## TEXTE DE LA PAGE
=====

Ce qui est dommage, c’est que le film ne tient pas vraiment ses promesses. Les premières images montrées par le distributeur, correspondant à un montage resserré de la première moitié du récit donnaient envie de découvrir la suite. Hélas, le résultat final n’apporte rien de plus que des scènes assez inutiles, surlignant le principe du “Jour sans fin”, et ce dénouement décevant. Forcément, c’est la frustration qui domine, car on espérait un film de SF à la fois jubilatoire et intelligent et on se retrouve avec un “simple divertissement” formaté.

Mais sans doute attendait-on trop de ce film. Edge of tomorrow n’a probablement été conçu que comme un gros blockbuster estival destiné à un large public. Dans cette catégorie, force est de constater qu’il constitue un spectacle tout à fait honorable, susceptible de plaire à son public-cible – les adolescents et les jeunes adultes – tout en bénéficiant de l’indulgence des autres spectateurs, finalement heureux de voir un divertissement légèrement au-dessus de la moyenne des blockbusters US.

=====

## CONSIGNES
(a) Extrayez la critique en entier, sans y apporter la moindre modification.
(b) Affichez chaque ligne des enregistrements qui contient la chaîne « notes », en tenant compte de la casse.
La critique et les enregistrements n'ont aucun lien entre eux.

=====

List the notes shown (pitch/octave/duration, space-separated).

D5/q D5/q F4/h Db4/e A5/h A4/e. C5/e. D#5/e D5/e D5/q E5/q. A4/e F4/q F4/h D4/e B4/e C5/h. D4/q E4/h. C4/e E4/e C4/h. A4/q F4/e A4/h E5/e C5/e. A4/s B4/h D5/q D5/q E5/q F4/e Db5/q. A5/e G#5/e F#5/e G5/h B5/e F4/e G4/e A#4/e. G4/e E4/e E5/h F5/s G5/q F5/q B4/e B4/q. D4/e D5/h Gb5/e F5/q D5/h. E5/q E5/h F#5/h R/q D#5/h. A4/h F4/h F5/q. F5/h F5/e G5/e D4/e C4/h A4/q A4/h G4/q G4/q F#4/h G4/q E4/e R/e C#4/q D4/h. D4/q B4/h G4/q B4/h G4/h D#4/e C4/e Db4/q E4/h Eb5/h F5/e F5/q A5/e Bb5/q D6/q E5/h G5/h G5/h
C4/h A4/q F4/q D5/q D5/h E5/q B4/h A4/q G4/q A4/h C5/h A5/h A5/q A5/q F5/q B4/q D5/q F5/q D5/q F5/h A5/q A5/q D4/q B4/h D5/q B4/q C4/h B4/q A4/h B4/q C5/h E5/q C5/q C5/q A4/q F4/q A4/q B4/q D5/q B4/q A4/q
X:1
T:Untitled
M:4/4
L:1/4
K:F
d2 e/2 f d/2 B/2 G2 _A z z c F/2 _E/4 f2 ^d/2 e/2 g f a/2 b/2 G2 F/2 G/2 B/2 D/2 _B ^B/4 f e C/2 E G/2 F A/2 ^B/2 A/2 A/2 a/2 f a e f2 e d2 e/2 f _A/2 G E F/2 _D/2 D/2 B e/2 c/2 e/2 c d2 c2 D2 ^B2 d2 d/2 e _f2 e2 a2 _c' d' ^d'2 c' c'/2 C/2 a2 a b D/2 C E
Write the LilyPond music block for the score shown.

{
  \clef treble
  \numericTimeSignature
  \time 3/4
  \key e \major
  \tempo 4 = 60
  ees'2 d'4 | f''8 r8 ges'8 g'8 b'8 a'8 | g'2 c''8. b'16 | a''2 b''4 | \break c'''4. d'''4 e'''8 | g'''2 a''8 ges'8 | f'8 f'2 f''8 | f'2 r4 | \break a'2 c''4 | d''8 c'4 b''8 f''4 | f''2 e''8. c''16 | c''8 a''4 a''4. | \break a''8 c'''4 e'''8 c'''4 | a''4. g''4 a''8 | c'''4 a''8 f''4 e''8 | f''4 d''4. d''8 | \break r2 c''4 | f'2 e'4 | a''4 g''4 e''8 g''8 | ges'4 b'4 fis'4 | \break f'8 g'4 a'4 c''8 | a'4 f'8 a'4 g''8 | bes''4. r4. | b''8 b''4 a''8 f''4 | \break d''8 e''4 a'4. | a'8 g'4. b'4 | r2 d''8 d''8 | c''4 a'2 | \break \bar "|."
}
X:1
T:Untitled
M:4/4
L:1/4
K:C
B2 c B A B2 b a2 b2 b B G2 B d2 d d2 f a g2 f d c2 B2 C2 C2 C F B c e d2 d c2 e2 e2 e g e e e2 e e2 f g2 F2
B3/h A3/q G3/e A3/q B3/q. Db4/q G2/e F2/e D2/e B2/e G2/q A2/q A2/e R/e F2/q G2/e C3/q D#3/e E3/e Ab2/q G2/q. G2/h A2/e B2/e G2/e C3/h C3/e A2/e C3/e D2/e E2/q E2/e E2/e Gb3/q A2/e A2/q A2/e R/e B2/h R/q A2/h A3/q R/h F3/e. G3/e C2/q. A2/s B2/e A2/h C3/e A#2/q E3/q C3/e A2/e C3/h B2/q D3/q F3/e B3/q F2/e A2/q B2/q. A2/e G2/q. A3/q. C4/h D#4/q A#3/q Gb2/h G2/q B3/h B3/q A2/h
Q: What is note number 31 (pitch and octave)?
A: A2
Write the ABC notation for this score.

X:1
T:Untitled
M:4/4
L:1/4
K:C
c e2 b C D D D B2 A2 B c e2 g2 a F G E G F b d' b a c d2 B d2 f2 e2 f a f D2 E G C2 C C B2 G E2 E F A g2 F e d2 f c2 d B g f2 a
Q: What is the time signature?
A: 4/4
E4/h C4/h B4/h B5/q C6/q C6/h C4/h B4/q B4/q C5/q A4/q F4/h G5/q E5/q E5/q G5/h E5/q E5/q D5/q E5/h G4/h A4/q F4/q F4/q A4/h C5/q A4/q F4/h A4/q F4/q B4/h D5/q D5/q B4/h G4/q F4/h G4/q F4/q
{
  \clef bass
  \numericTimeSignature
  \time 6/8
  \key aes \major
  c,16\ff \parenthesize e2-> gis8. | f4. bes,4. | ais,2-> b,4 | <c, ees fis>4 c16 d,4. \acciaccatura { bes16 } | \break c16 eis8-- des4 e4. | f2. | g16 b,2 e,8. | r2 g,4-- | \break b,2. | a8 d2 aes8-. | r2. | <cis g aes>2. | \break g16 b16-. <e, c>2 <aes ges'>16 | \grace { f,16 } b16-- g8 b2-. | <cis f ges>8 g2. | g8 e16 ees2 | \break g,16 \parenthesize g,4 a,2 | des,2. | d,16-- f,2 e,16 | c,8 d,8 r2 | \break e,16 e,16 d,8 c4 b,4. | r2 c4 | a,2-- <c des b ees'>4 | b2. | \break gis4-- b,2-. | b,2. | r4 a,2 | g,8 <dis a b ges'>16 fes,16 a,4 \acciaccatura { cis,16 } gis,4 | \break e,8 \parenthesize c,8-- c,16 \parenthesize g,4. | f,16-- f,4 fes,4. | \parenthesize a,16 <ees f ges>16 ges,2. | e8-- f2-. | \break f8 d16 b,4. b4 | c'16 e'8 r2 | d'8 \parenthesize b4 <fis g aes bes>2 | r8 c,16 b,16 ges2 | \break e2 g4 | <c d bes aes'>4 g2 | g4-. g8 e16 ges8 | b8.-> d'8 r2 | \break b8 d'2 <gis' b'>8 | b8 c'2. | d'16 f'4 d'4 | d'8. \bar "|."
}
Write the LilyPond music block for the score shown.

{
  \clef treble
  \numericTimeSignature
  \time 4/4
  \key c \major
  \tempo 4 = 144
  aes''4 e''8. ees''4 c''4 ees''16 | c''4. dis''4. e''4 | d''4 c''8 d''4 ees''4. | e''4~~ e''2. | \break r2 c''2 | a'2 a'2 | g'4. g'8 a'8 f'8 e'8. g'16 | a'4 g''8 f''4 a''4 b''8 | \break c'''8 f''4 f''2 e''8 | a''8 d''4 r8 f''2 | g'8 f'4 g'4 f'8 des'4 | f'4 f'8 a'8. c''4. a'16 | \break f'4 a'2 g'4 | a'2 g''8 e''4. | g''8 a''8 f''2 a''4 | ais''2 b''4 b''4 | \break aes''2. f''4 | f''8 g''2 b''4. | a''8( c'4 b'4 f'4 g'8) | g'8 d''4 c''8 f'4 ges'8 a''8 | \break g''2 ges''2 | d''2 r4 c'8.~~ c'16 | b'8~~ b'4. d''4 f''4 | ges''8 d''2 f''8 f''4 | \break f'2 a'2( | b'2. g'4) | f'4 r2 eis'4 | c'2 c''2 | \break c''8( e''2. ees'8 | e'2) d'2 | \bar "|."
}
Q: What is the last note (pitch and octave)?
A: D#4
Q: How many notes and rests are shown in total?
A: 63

=====

## CORRIGÉ
(a)
Ce qui est dommage, c’est que le film ne tient pas vraiment ses promesses. Les premières images montrées par le distributeur, correspondant à un montage resserré de la première moitié du récit donnaient envie de découvrir la suite. Hélas, le résultat final n’apporte rien de plus que des scènes assez inutiles, surlignant le principe du “Jour sans fin”, et ce dénouement décevant. Forcément, c’est la frustration qui domine, car on espérait un film de SF à la fois jubilatoire et intelligent et on se retrouve avec un “simple divertissement” formaté.

Mais sans doute attendait-on trop de ce film. Edge of tomorrow n’a probablement été conçu que comme un gros blockbuster estival destiné à un large public. Dans cette catégorie, force est de constater qu’il constitue un spectacle tout à fait honorable, susceptible de plaire à son public-cible – les adolescents et les jeunes adultes – tout en bénéficiant de l’indulgence des autres spectateurs, finalement heureux de voir un divertissement légèrement au-dessus de la moyenne des blockbusters US.

(b)
List the notes shown (pitch/octave/duration, space-separated).
Q: How many notes and rests are shown in total?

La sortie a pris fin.